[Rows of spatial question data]
++++++++
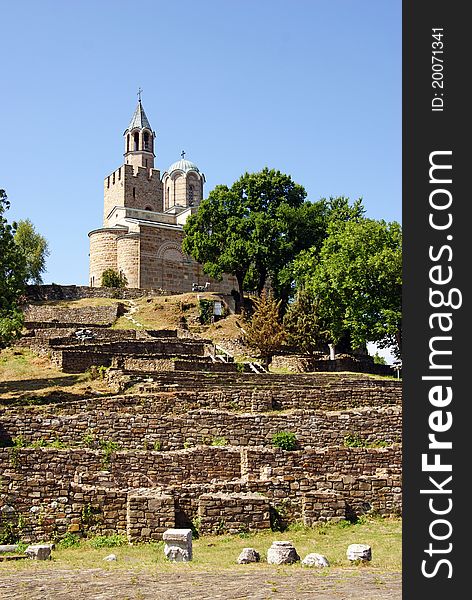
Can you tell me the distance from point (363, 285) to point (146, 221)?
32862mm

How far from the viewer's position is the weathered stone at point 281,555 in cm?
1395

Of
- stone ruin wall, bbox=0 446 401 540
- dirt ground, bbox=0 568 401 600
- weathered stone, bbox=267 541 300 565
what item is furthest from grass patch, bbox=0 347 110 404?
dirt ground, bbox=0 568 401 600

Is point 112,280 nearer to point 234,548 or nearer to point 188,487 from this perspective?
point 188,487

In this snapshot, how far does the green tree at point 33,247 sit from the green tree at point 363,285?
1178 inches

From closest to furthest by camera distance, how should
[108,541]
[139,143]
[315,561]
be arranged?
[315,561] → [108,541] → [139,143]

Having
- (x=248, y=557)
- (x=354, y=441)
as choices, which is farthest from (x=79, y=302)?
(x=248, y=557)

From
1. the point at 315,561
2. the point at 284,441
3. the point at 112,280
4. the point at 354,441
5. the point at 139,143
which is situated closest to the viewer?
the point at 315,561

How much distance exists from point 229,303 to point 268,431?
1337 inches

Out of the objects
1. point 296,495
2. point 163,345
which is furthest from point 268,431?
point 163,345

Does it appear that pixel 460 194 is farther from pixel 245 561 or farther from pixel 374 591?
pixel 245 561

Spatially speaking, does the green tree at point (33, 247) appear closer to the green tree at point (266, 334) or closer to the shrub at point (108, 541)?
the green tree at point (266, 334)

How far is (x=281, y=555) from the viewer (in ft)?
45.9

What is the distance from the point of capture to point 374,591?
11.2 metres

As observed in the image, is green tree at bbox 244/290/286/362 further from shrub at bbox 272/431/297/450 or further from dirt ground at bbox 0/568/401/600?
dirt ground at bbox 0/568/401/600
++++++++
Task:
Can you duplicate the data lines verbatim, starting with the line that contains "From closest to" and going on through the line that contains "11.2 metres"?

Task solution:
From closest to furthest by camera distance, how should
[108,541]
[139,143]
[315,561]
be arranged?
[315,561] → [108,541] → [139,143]

Having
- (x=248, y=557)
- (x=354, y=441)
as choices, which is farthest from (x=79, y=302)?
(x=248, y=557)

From
1. the point at 315,561
2. the point at 284,441
3. the point at 112,280
4. the point at 354,441
5. the point at 139,143
which is situated closest to the viewer?
the point at 315,561

How much distance exists from point 229,303 to point 268,431?
1337 inches

Out of the objects
1. point 296,495
2. point 163,345
which is furthest from point 268,431?
point 163,345

Does it appear that pixel 460 194 is farther from pixel 245 561 or farther from pixel 374 591?
pixel 245 561

Spatially speaking, does the green tree at point (33, 247) appear closer to the green tree at point (266, 334) or closer to the shrub at point (108, 541)?
the green tree at point (266, 334)

How far is (x=281, y=555) from the viewer (in ft)?
45.9

What is the distance from the point of capture to point 374,591?
11.2 metres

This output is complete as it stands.